TASK INSTRUCTIONS
Copy the items from the line with "What is the measurement" to the line with "Which is farther", swapping "camera" for "viewer" and keeping everything else the same.

SUPPLIED DATA
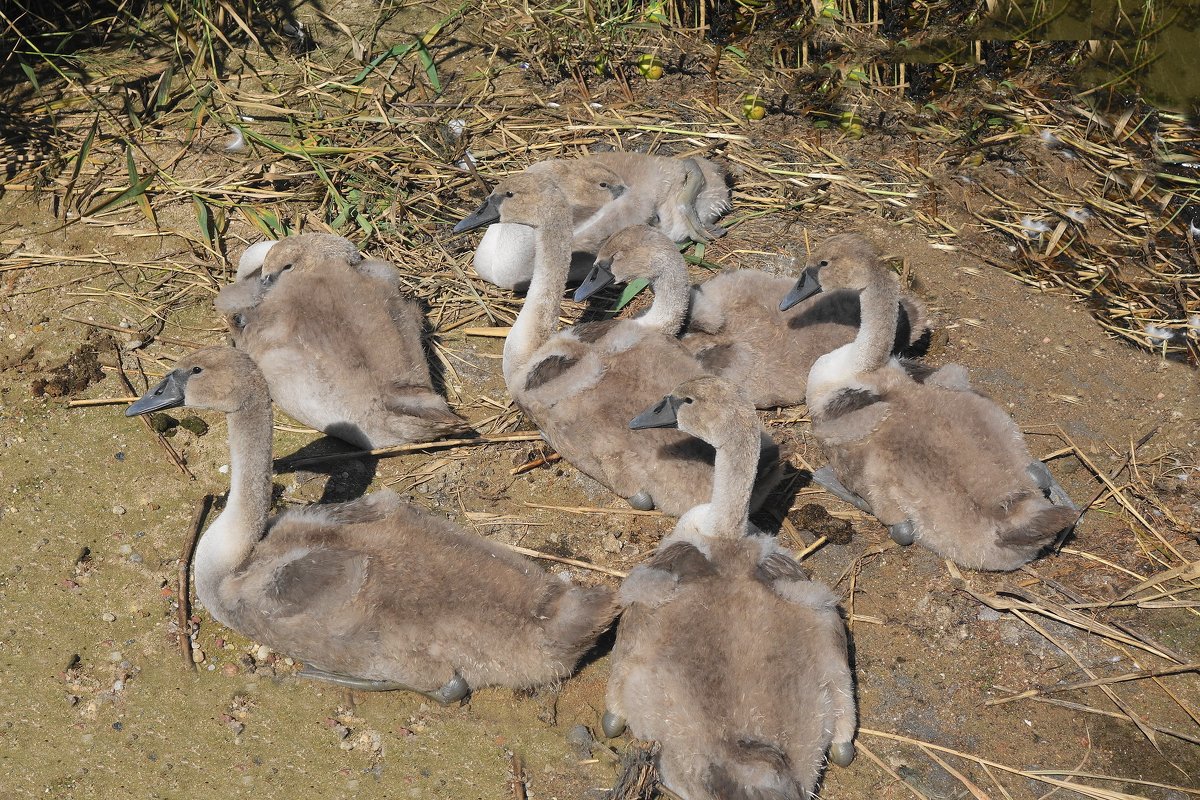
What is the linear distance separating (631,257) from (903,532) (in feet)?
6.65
* * *
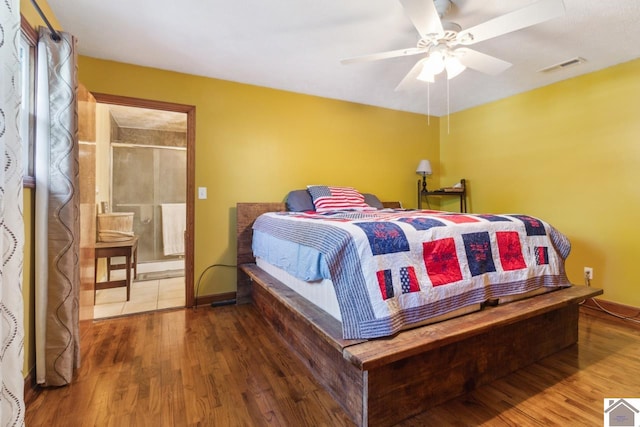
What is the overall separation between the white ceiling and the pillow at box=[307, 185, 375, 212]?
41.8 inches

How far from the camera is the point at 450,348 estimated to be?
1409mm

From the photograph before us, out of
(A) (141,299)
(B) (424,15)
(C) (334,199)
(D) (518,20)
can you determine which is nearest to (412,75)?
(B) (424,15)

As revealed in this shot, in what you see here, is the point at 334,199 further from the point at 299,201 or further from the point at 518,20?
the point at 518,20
* * *
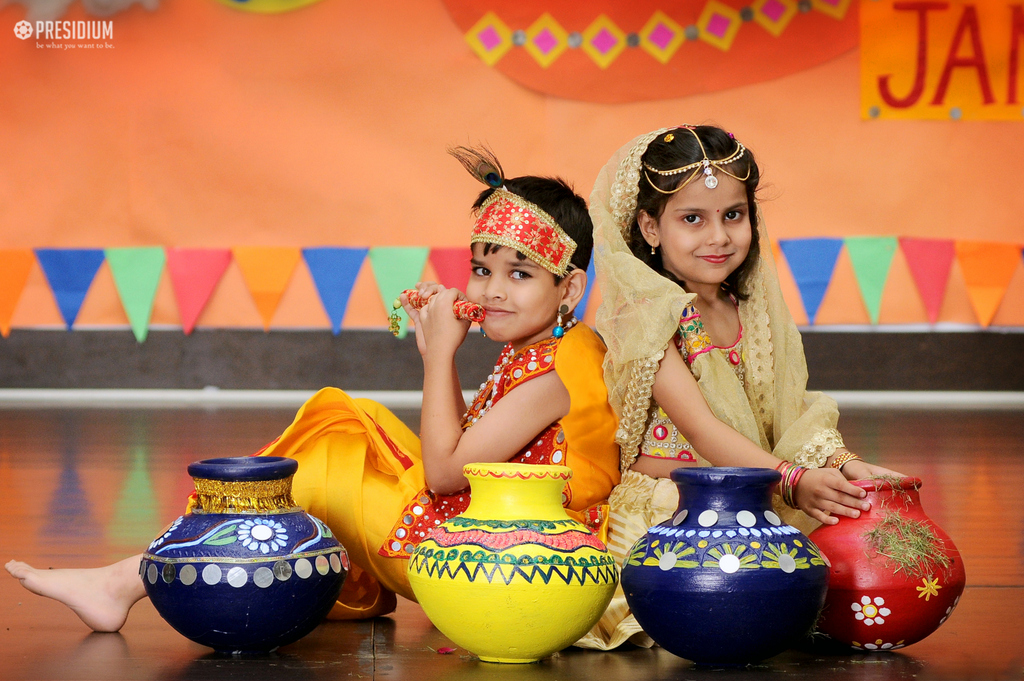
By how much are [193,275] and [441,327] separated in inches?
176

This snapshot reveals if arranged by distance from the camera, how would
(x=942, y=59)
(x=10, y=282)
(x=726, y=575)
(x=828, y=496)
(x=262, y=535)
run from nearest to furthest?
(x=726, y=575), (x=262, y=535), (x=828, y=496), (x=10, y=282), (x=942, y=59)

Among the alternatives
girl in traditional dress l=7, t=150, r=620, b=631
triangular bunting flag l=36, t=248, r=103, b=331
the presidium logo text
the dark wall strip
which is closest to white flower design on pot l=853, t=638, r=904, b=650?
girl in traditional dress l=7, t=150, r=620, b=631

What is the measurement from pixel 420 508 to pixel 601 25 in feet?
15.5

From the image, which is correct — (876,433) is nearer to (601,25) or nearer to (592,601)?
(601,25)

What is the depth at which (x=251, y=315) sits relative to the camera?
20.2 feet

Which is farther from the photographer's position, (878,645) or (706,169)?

RESULT
What is the measurement from pixel 420 508 to pixel 601 25 in feet?
15.5

From the image, which is correct — (876,433) is nearer to (601,25) or nearer to (592,601)?
(601,25)

What is the depth at which (x=251, y=315) sits relative to the viewer?
20.2 feet

Which is farther from the photographer's position, (878,645) or (706,169)?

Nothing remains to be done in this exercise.